REQUIREMENTS:
Copy every line of the material below verbatim, with no changes.

Records from a data collection
┄┄┄┄┄┄

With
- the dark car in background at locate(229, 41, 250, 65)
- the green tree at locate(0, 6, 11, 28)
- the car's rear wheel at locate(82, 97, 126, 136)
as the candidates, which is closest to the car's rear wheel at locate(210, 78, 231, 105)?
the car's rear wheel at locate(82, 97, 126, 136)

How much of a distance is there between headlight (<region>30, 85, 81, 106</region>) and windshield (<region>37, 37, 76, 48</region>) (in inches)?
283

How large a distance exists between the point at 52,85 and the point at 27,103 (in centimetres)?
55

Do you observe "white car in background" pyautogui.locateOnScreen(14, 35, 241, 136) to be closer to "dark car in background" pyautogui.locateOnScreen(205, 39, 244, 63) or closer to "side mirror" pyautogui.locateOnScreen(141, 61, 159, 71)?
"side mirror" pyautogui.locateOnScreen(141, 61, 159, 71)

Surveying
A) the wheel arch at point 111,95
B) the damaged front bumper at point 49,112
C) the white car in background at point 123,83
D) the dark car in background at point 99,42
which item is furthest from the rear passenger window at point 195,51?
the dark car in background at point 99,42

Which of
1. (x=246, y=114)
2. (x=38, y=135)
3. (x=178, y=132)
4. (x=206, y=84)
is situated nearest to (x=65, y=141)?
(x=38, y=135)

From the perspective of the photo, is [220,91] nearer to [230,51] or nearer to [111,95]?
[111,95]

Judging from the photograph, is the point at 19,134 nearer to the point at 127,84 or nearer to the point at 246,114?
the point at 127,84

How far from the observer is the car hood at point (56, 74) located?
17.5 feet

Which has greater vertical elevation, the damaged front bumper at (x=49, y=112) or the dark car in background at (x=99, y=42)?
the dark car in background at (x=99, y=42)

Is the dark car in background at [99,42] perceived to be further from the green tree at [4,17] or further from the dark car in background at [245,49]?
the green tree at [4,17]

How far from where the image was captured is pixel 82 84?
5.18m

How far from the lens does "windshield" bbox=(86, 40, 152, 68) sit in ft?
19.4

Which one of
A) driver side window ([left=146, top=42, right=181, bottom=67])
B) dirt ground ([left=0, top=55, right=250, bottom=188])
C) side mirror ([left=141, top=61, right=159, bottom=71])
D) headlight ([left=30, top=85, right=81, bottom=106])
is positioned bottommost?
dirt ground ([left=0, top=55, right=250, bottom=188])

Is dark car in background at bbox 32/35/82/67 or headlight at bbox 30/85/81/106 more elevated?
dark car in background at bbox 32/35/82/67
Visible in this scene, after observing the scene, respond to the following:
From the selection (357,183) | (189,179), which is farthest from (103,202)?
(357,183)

┄┄┄┄┄┄

COMPLETED TASK:
With
- the dark car in background at locate(229, 41, 250, 65)
- the green tree at locate(0, 6, 11, 28)
- the car's rear wheel at locate(82, 97, 126, 136)
as the candidates, which is closest to the car's rear wheel at locate(210, 78, 231, 105)?
the car's rear wheel at locate(82, 97, 126, 136)

How much of a distance is there between headlight (<region>30, 85, 81, 106</region>) and windshield (<region>37, 37, 76, 48</region>) (in inches)?
283

How large a distance exists between the point at 52,85 and the point at 27,103 (in centimetres)?
55

Do you observe "white car in background" pyautogui.locateOnScreen(14, 35, 241, 136) to be closer to "dark car in background" pyautogui.locateOnScreen(205, 39, 244, 63) or closer to "side mirror" pyautogui.locateOnScreen(141, 61, 159, 71)?
"side mirror" pyautogui.locateOnScreen(141, 61, 159, 71)

Surveying
A) the wheel arch at point 111,95
B) the damaged front bumper at point 49,112
C) the white car in background at point 123,83
D) the dark car in background at point 99,42
which item is furthest from the rear passenger window at point 195,51?
the dark car in background at point 99,42

Which of
1. (x=246, y=114)
2. (x=38, y=135)
3. (x=178, y=132)
4. (x=206, y=84)
is situated nearest to (x=65, y=141)?
(x=38, y=135)

From the perspective of the photo, is [220,91] nearer to [230,51] or nearer to [111,95]?
[111,95]

Judging from the photograph, is the point at 19,134 nearer to the point at 127,84 or nearer to the point at 246,114?
the point at 127,84

How far from the observer is the car hood at point (56, 74) located?
17.5 feet

Which has greater vertical elevation, the damaged front bumper at (x=49, y=112) or the dark car in background at (x=99, y=42)?
the dark car in background at (x=99, y=42)

Is the dark car in background at [99,42] perceived to be further from the green tree at [4,17] or further from the dark car in background at [245,49]?
the green tree at [4,17]

How far from where the image was captured is pixel 82 84?
5.18m

How far from the lens does "windshield" bbox=(86, 40, 152, 68) sit in ft?
19.4

Which one of
A) driver side window ([left=146, top=42, right=181, bottom=67])
B) dirt ground ([left=0, top=55, right=250, bottom=188])
C) side mirror ([left=141, top=61, right=159, bottom=71])
D) headlight ([left=30, top=85, right=81, bottom=106])
is positioned bottommost?
dirt ground ([left=0, top=55, right=250, bottom=188])

Is dark car in background at bbox 32/35/82/67 or headlight at bbox 30/85/81/106 more elevated?
dark car in background at bbox 32/35/82/67
Visible in this scene, after observing the scene, respond to the following:
From the selection (357,183) | (189,179), which is farthest from (103,202)?
(357,183)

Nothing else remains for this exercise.